Parlamento chumba revisão da lei laboral
A favor votaram apenas o partidos que suportam o Governo (PSD-CDS-PP) e a IL.
Foi chumbada, esta sexta-feira, na generalidade, a proposta do Governo de revisão da lei laboral. Chega, PS, JPP, Livre, Bloco de Esquerda e PCP votaram contra. A favor votaram apenas o CDS, a Iniciativa Liberal e o PSD.
Após a decisão, ouviu-se um aplauso (quase generalizado) no Parlamento, incluindo nas galerias, onde se encontrava o secretário-geral da CGTP, Tiago Oliveira, que se mostrou visivelmente emocionado. O presidente da Assembleia, José Pedro Aguiar-Branco, repreendeu a situação, indicando que, em qualquer circunstância, as galerias não se podem manifestar e disse que "os deputados sabem disso".
O parlamento rejeitou também projetos de lei do Chega, IL, Livre, BE, PAN e JPP, visando nomeadamente os despedimentos, a parentalidade, o aumento dos dias de férias ou o trabalho noturno ou por turnos.
O resultado da votação esteve em aberto até ao último momento, com negociações entre PSD e Chega. A bancada liderada por Pedro Pinto chegou mesmo a pedir a suspensão dos trabalhos durante meia hora antes do início da votações.

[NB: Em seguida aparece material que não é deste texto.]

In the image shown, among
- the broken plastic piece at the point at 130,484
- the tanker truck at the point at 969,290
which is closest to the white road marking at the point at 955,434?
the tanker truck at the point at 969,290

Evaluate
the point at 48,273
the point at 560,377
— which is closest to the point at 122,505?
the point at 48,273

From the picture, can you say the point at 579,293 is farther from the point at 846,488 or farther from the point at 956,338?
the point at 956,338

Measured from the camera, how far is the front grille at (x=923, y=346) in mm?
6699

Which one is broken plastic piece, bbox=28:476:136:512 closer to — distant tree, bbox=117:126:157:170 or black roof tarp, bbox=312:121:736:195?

O líder do Chega tinha anunciado que votaria contra a proposta do Governo na generalidade caso ela se mantivesse como estava, e foi apresentando algumas exigências. Antes da votação, reuniu-se duas vezes com o primeiro-ministro e líder do PSD, Luís Montenegro, em São Bento.
André Ventura deu particular ênfase à descida da idade da reforma - chegando mesmo a exigir um compromisso escrito por parte do Governo -, além da reposição dos dias de férias, a proteção dos direitos das mães que amamentam, a licença para os avós poderem cuidar dos netos, ou a valorização dos trabalhadores por turnos.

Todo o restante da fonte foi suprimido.